Jakarta, CNN Indonesia —
Duta Besar Republik Indonesia untuk Inggris Desra Percaya membeberkan penyebab kerusuhan yang terjadi dalam beberapa waktu terakhir dan menargetkan komunitas minoritas Muslim di negara itu.
Dalam wawancara dengan CNN Indonesia pada Senin (5/8) malam, Desra menuturkan kelompok ekstrem sayap kanan Inggris lah yang memicu kerusuhan dengan menyebarkan rumor.
Kerusuhan Inggris dipicu insiden penikaman massal di Southport, Merseyside, pada akhir Juli lalu. Insiden itu menewaskan tiga anak-anak dan melukai 10 orang lainnya.
Sampai saat ini, kepolisian telah menangkap pelaku namun menyembunyikan identitasnya. Pelaku dikabarkan remaja berusia 17 tahun.
“Pertama memang undang-undang di Inggris adalah tidak boleh mengeluarkan identitas anak karena pelakunya masih 17 tahun,” kata Desra.
Warga Inggris pun marah dengan tindakan ini. Puncak amarah warga terjadi kala rumor di media sosial menyebutkan jika pelaku penikaman itu merupakan imigran Muslim.
“Jadi dari situ ada kekosongan dan dimanfaatkan ekstrem kanan bahwa ini (pelaku) adalah Muslim dan imigran,” ujar Desra.
Narasi tersebut lalu beredar luas di media sosial dan kian menyulut kemarahan warga.
Desra lalu berkata, “Dan faktanya salah. Bukan hanya misinformasi tapi disinformasi yang disengaja.”
Bagaimana islamofobia di Inggris?
Mantan Direktur Jenderal Kawasan Asia Pasifik Kementerian Luar Negeri RI itu juga merespons pertanyaan soal apakah Islamofobia di Inggris tinggi.
Di Inggris, kata dia, terdapat berbagai faktor yang memunculkan kembali Islamofobia.
“Pertama baru ada pergantian pemerintahan dari Konservatif ke Labour (Partai Buruh),” ungkap Desra.
Partai Konservatif memiliki haluan yang cenderung ke kanan, sementara Partai Buruh condong ke tengah dan kiri.
“Nah ini ada semacam ketidakpuasan,” kata Dubes itu lagi.
Dia juga menambahkan Inggris yang memutuskan keluar dari Uni Eropa dan perang Rusia-Ukraina turut menjadi faktor tersendiri. Dua hal ini membuat ekonomi Inggris lesu.

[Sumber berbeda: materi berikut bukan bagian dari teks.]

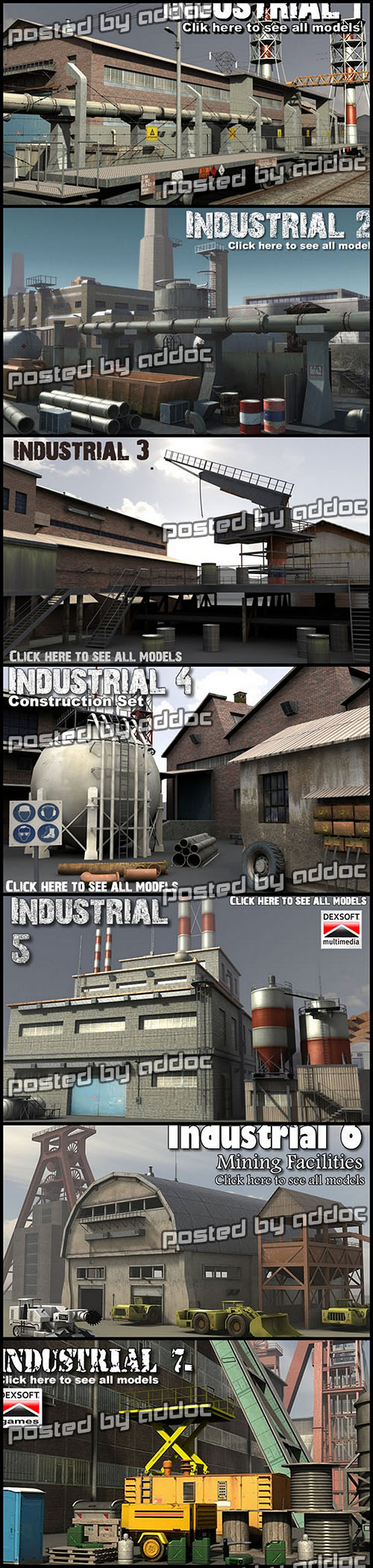 3D Models - DexSoft - Industrial Models Part 1-7 3D Models - DexSoft - Industrial Models Part 1-7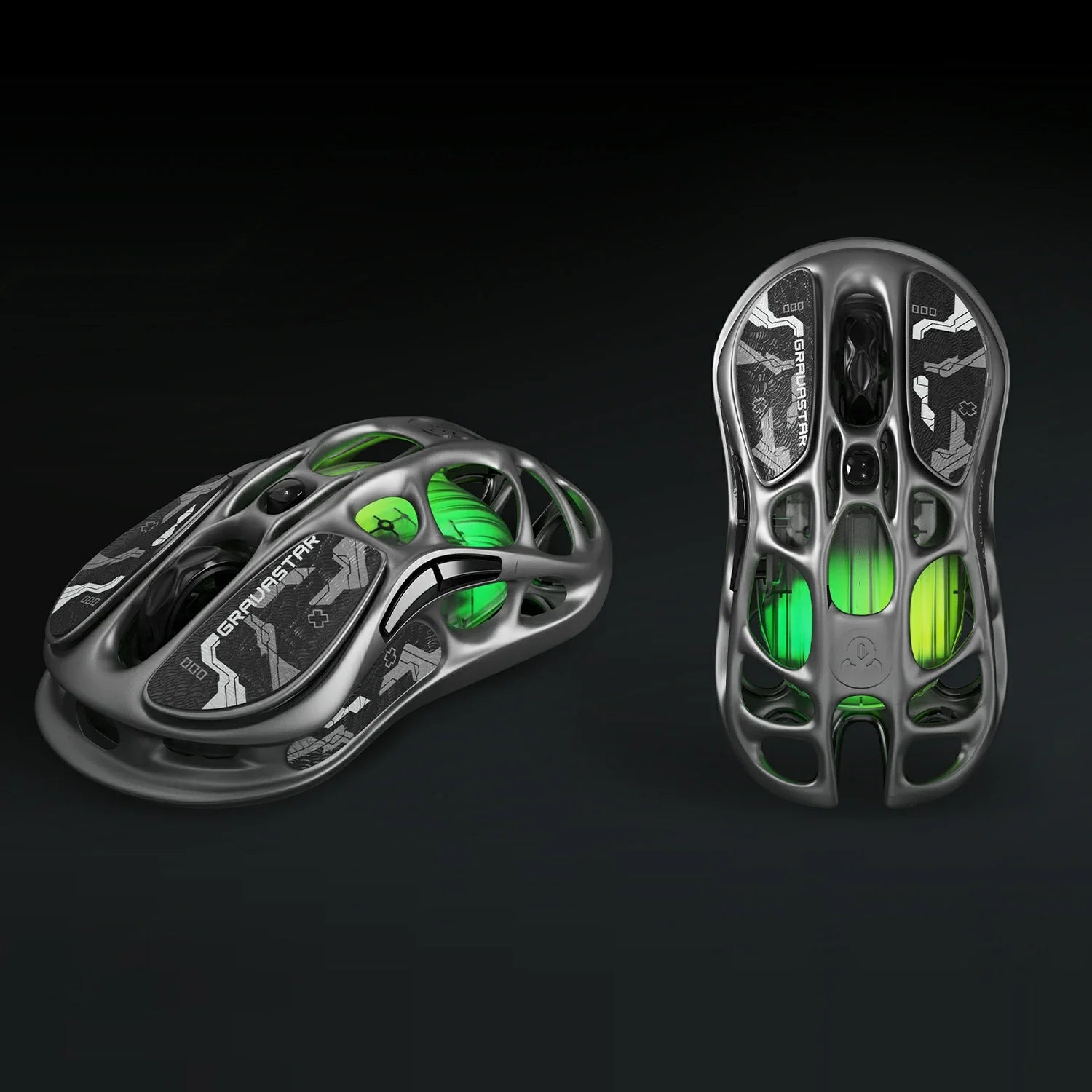 ゲーミングマウス Mercury M1 Pro ガンメタルグレー - GravaStarの高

“Nah pada saat kesulitan ekonomi ini right wing [sayap kanan] populis menggunakan isu-isu Islamofobia dan anti imigran untuk menarik pemilih,” ucap Desra.
“Apalagi di sini baru terjadi pemilu dan yang mana pemenang pemilu Partai Buruh yang jelas tengah agak kiri,” imbuh dia.
Inggris, lanjut Desra, juga kesulitan membatasi sejauh mana yang disebut kebebasan ekspresi.
Kebebasan ekspresi yang ada di negara demokrasi terutama di Eropa kerap menjadi dua mata pisau. Satu sisi berusaha menerapkan kebebasan di sisi lain bisa merugikan kelompok tertentu.
“Kembali lagi kebebasan ada batasnya. Nah ini tampaknya Inggris masih kesulitan membuat batas sejauh mana,” ujar dia.
Inggris bergejolak usai massa melakukan protes hingga menyerang masjid menyusul penikaman massal di Southport.
Unjuk rasa lalu pecah di Southport. Mereka melempar batu-bata ke masjid.
Protes kemudian meluas ke kota-kota lain seperti Liverpool hingga kota di Irlandia.
Di Belfast, Irlandia Utara, para pedemo melempar kembang api di tengah-tengah pertikaian yang menegangkan antara kelompok anti Islam dan unjuk rasa anti-rasisme.
Kota di timur laut Inggris, Sunderland, tak luput dari kerusuhan. Massa membakar mobil, kantor polisi, menjarah toko, dan menyerang masjid.